TASK GOAL –
Copy out each line featuring the string "over" from the entries beneath.

RECORDS PROVIDED –

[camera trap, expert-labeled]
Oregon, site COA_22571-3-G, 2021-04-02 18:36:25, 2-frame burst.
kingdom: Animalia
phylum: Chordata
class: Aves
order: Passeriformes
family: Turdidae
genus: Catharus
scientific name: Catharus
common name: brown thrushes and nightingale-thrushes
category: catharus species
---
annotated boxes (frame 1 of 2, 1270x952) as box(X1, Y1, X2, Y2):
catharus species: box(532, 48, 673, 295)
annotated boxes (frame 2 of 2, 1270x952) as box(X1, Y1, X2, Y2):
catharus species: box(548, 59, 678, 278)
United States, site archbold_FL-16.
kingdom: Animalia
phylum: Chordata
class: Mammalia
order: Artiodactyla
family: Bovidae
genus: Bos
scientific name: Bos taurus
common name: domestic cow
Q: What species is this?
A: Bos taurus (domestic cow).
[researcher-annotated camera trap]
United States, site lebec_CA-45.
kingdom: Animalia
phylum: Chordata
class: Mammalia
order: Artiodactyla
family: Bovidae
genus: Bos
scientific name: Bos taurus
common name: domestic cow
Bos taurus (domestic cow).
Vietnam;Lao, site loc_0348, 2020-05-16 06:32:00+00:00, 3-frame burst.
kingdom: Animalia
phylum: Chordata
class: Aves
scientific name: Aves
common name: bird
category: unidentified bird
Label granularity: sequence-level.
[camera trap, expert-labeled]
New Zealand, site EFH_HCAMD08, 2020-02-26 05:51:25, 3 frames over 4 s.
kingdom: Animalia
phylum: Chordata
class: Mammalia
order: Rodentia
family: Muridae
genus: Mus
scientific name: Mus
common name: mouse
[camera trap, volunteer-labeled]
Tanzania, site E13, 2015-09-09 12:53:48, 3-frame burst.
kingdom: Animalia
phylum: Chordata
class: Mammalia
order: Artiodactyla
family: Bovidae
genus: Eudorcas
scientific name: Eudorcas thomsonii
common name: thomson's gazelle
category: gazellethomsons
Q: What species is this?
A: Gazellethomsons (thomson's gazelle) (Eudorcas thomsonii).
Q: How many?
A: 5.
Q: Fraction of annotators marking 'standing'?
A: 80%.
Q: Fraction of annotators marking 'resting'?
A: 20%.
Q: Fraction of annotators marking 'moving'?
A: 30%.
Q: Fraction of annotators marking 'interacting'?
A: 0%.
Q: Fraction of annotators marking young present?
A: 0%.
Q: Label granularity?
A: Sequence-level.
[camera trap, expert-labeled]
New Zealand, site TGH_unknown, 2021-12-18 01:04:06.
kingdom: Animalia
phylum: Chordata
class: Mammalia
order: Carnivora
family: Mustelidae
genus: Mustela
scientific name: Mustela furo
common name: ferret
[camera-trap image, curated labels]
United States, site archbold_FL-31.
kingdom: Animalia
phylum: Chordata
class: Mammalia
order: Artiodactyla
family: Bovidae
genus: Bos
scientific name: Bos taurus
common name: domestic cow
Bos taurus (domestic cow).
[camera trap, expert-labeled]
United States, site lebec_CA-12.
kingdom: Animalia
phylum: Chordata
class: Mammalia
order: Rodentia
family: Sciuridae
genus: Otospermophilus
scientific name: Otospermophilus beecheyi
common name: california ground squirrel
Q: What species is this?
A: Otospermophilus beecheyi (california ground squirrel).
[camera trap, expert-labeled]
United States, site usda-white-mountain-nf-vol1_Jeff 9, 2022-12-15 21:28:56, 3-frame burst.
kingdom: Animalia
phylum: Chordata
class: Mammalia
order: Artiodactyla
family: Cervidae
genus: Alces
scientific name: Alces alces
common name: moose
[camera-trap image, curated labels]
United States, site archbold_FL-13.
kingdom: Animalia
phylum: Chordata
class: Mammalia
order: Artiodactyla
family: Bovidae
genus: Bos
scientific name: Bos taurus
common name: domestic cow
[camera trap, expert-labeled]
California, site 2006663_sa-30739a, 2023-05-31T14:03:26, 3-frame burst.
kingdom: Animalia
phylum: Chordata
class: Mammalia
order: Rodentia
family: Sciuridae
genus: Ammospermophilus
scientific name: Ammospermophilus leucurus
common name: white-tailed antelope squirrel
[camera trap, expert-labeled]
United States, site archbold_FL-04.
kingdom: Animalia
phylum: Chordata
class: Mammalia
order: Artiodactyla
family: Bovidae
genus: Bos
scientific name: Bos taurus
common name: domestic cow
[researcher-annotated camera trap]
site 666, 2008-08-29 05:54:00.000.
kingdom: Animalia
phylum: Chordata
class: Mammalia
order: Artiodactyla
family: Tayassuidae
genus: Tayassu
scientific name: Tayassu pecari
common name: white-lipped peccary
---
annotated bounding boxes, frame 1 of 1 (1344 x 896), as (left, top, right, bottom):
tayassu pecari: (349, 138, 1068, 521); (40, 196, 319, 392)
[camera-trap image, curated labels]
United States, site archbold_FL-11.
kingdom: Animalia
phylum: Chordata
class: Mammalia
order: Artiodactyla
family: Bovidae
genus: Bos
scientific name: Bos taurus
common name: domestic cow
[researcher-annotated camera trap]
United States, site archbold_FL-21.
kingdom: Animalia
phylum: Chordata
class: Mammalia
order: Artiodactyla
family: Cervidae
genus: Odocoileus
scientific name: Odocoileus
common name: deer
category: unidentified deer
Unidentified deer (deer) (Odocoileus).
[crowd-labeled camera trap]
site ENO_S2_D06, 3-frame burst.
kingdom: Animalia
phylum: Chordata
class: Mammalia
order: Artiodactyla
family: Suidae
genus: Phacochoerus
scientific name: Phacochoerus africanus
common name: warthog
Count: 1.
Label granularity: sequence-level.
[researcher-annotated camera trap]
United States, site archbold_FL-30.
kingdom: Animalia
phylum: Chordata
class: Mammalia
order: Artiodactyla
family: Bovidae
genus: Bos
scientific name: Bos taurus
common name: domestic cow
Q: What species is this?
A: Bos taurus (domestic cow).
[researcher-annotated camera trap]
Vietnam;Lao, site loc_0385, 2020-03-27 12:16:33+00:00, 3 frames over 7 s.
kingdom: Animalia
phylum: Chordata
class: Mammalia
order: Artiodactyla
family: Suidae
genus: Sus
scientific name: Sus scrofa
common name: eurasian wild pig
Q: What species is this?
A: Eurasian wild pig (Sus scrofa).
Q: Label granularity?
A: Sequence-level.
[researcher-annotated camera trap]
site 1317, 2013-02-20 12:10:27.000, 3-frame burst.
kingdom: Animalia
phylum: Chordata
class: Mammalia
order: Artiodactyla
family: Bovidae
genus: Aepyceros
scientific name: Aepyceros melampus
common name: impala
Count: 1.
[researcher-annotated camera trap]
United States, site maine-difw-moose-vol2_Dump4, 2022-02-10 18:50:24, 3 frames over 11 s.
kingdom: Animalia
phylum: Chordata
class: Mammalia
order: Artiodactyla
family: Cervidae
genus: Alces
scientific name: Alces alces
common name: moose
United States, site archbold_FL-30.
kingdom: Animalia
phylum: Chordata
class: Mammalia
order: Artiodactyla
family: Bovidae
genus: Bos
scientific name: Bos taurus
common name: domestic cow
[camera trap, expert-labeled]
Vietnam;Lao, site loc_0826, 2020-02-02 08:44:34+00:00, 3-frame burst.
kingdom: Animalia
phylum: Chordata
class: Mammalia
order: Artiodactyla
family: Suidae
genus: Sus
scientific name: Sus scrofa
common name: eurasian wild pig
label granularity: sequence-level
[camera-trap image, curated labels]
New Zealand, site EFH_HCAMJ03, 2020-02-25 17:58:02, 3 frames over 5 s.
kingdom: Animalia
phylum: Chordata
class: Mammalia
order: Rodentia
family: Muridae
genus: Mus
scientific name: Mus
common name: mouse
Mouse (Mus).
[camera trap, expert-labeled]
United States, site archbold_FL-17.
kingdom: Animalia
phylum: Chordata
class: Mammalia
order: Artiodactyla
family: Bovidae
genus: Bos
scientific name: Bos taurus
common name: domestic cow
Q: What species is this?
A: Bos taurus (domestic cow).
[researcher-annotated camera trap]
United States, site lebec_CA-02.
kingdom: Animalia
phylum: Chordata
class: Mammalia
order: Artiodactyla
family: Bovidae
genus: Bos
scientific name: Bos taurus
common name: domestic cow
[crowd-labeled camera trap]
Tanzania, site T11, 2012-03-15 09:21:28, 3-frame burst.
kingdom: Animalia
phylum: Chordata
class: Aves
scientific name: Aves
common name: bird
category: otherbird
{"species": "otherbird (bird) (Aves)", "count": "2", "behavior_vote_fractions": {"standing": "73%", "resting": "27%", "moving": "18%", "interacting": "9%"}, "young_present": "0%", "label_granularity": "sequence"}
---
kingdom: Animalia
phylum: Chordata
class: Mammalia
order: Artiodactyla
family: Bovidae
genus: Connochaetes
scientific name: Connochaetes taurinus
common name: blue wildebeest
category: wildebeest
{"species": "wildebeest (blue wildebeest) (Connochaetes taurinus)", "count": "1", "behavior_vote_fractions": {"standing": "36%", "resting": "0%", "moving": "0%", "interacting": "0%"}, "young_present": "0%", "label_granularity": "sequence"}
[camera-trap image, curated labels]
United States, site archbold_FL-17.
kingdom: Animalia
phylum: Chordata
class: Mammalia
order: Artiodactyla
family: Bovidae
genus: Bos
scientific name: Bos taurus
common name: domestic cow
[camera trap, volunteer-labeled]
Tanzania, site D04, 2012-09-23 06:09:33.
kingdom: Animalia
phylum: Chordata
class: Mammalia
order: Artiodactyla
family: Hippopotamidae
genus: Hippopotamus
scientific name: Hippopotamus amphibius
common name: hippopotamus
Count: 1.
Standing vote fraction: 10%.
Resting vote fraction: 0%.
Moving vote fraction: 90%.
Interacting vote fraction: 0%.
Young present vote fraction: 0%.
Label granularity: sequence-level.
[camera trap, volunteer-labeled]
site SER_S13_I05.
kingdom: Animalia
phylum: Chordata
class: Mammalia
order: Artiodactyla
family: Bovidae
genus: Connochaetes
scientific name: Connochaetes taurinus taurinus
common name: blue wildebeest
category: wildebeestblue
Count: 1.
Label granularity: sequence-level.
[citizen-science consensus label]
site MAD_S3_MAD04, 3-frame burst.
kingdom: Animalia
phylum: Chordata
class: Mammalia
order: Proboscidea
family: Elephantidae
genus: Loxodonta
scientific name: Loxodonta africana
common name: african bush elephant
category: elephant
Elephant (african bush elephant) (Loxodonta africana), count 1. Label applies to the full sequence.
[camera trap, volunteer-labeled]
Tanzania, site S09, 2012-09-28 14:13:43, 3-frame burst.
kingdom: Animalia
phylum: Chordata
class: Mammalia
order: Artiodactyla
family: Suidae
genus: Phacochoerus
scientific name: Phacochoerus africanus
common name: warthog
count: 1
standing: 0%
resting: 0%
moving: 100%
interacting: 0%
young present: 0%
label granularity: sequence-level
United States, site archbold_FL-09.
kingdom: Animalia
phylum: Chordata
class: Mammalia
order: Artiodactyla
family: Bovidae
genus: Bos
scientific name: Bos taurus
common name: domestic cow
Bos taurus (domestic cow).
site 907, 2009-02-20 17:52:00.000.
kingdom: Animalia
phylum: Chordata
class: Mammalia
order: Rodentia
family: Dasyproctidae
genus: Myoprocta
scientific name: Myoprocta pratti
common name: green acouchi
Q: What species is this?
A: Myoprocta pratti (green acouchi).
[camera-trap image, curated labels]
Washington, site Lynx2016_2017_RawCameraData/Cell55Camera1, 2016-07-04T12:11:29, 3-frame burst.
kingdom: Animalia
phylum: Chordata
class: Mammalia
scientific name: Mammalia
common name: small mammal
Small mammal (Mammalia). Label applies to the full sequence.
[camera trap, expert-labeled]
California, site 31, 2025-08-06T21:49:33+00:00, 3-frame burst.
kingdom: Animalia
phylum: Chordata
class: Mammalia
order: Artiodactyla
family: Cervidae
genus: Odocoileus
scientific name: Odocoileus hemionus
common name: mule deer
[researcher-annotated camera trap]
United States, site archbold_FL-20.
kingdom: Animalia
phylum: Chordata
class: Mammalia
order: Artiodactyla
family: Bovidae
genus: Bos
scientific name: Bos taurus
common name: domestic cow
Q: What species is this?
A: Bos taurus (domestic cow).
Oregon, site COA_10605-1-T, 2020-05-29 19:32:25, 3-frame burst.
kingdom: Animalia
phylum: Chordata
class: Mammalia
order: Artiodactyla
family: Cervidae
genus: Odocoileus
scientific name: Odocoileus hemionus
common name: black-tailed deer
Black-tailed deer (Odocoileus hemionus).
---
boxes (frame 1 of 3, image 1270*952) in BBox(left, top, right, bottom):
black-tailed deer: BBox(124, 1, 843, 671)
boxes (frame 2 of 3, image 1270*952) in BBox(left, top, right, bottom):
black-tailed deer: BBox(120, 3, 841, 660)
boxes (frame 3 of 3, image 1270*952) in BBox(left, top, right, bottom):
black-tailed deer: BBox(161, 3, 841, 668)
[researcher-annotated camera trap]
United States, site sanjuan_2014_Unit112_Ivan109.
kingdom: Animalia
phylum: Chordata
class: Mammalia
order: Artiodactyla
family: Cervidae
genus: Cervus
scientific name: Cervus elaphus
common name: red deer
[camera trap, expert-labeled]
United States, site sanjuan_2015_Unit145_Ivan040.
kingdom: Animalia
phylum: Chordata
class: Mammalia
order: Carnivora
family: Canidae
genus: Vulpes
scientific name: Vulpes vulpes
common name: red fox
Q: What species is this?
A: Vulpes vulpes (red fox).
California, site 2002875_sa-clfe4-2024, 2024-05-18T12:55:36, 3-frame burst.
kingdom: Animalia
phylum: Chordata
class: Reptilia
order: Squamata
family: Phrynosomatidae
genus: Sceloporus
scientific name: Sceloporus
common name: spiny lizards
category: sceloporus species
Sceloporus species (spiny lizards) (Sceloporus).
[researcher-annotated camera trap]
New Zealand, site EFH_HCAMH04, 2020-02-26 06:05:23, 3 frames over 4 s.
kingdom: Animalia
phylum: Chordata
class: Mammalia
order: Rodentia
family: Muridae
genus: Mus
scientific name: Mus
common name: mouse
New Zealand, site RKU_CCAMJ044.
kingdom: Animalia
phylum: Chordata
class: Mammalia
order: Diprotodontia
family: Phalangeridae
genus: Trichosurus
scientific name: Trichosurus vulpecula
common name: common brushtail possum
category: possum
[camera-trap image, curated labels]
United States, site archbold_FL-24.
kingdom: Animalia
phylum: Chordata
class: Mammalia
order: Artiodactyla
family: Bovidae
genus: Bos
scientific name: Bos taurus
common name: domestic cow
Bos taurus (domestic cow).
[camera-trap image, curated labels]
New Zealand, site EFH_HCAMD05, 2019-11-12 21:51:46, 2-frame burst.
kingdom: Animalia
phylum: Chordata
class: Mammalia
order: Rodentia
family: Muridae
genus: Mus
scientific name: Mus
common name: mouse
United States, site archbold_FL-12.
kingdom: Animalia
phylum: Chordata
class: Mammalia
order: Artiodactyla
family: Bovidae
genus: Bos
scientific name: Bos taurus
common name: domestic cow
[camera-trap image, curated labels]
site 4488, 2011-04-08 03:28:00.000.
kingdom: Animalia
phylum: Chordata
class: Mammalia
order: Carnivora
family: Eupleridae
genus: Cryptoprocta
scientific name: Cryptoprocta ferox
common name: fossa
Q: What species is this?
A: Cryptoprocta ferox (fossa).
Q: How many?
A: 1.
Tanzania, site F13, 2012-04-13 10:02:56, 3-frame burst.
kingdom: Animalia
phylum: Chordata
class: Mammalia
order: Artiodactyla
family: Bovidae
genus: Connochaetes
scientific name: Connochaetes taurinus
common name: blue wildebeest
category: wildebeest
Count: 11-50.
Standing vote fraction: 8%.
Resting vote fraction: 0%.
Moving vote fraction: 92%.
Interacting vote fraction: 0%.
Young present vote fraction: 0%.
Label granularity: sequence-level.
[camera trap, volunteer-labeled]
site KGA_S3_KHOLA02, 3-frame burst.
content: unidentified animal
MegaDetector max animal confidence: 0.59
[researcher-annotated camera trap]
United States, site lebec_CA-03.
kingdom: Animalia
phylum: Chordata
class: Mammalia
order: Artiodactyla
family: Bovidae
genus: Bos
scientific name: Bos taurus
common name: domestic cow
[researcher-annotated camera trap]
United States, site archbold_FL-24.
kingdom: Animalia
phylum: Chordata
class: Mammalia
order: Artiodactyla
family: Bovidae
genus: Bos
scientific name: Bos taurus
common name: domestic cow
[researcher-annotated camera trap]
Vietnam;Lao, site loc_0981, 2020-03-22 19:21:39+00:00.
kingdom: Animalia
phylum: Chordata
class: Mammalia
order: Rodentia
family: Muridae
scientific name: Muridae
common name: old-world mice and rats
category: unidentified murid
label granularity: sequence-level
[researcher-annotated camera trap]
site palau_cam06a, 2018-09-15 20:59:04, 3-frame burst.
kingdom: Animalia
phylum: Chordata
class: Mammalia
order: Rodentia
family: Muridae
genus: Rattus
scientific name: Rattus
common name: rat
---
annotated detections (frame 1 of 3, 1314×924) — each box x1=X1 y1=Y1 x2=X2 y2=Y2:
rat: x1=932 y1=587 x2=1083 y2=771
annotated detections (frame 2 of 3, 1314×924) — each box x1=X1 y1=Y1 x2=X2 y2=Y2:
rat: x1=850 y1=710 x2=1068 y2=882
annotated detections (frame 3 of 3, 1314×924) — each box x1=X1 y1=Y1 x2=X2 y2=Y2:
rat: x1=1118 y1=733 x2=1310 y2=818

RESULT –
New Zealand, site EFH_HCAMD08, 2020-02-26 05:51:25, 3 frames over 4 s.
Vietnam;Lao, site loc_0385, 2020-03-27 12:16:33+00:00, 3 frames over 7 s.
United States, site maine-difw-moose-vol2_Dump4, 2022-02-10 18:50:24, 3 frames over 11 s.
New Zealand, site EFH_HCAMJ03, 2020-02-25 17:58:02, 3 frames over 5 s.
New Zealand, site EFH_HCAMH04, 2020-02-26 06:05:23, 3 frames over 4 s.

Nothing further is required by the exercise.